Digital minister Oliver Dowden decried real-life harms done by consumers of disinformation. He wrote in a statement: “We want users to be able to make informed and safer decisions online, to make the most of all the good the internet has to offer. This strategy is part of our plan to achieve this by supporting the education and empowerment of all internet users with the key skills and knowledge they need to be safe online – you could call it a Green Cross Code for the internet.

“We want users to be able to critically evaluate the content they consume, understand that online actions can have offline consequences, and be able to contribute to a respectful and kind online environment.”

The Online Harms White Paper committed the government to developing an Online Media Literacy Strategy ahead of the implementation of the internet regulator, incorporated into Ofcom.

The media literary strategy will be supported with £340,000 in the first year, during which an Online Media Literacy Taskforce – of tech platforms, civil society and academics – will be created. Over 170 organisations already exist to deliver media literacy education in the UK. The taskforce will assess how best to improve media literary among young people and will coordinate the media literacy landscape in the UK. The strategy has identified a number of key challenges for media literacy, including hard-to-reach audiences, vulnerable users, and building resilience to disinformation.

Areas of focus will be: data and privacy; online environment; information consumption; online consequences, and online engagement.
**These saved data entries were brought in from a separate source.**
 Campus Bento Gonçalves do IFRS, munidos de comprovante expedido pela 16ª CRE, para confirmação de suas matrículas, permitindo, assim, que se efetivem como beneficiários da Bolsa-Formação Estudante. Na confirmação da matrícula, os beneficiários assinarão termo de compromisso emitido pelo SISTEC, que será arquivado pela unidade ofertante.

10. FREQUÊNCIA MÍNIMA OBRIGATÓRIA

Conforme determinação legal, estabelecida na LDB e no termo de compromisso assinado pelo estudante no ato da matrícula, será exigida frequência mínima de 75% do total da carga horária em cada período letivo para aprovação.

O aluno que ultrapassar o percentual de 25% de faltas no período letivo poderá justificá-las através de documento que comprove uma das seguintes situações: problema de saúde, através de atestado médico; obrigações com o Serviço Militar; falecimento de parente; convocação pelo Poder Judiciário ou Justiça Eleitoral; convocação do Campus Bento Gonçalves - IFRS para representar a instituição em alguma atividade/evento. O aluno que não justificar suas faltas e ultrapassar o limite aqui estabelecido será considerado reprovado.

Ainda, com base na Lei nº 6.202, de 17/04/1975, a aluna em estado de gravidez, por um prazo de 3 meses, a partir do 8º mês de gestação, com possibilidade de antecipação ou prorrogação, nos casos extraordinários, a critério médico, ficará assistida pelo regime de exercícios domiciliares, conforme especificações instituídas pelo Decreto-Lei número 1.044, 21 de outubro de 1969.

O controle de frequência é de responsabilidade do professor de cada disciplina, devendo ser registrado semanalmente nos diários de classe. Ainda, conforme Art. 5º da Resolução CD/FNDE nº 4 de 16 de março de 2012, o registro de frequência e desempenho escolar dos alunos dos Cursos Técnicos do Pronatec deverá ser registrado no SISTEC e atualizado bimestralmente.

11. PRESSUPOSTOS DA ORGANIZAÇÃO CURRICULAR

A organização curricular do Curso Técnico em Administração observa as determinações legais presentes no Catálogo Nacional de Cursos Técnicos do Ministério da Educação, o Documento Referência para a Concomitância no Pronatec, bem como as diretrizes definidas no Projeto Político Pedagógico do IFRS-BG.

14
“False or confused information spread online could threaten public safety and undermine our democracy,” said digital and culture minister Caroline Dinenage, while launching the strategy at Battersea Library. “We are legislating to make tech platforms more accountable for this, but people still need the right skills to distinguish between fact and fiction online.

“Through the Media Literacy Strategy, we will channel the efforts of dedicated UK organisations and bring the fight to fake news by making the young, vulnerable and wider online community more resistant and resilient to it.”

Vicki Shotbolt, CEO of online safety site Parent Zone, said the strategy was an important step in protecting children online: “In a world where school, social, work and family life is increasingly lived online, having the right skills and knowledge is vital to ensure all parents and children are able to explore everything the online world has to offer confidently and safely.”

Shout Out UK, which provides training on media and political literacy, welcomed the publication of the strategy: “Setting the scene for a more collaborative relationship between the government and the civil society sector and ensuring greater coordination of activities can go a long way in filling in the existing gaps. We are particularly interested to see how the strategy is going to be implemented at schools, where young people spend a significant portion of their time, as well as how the strategy can foster a four-way collaboration between the DfE, DCMS, schools, and civil society organisations.”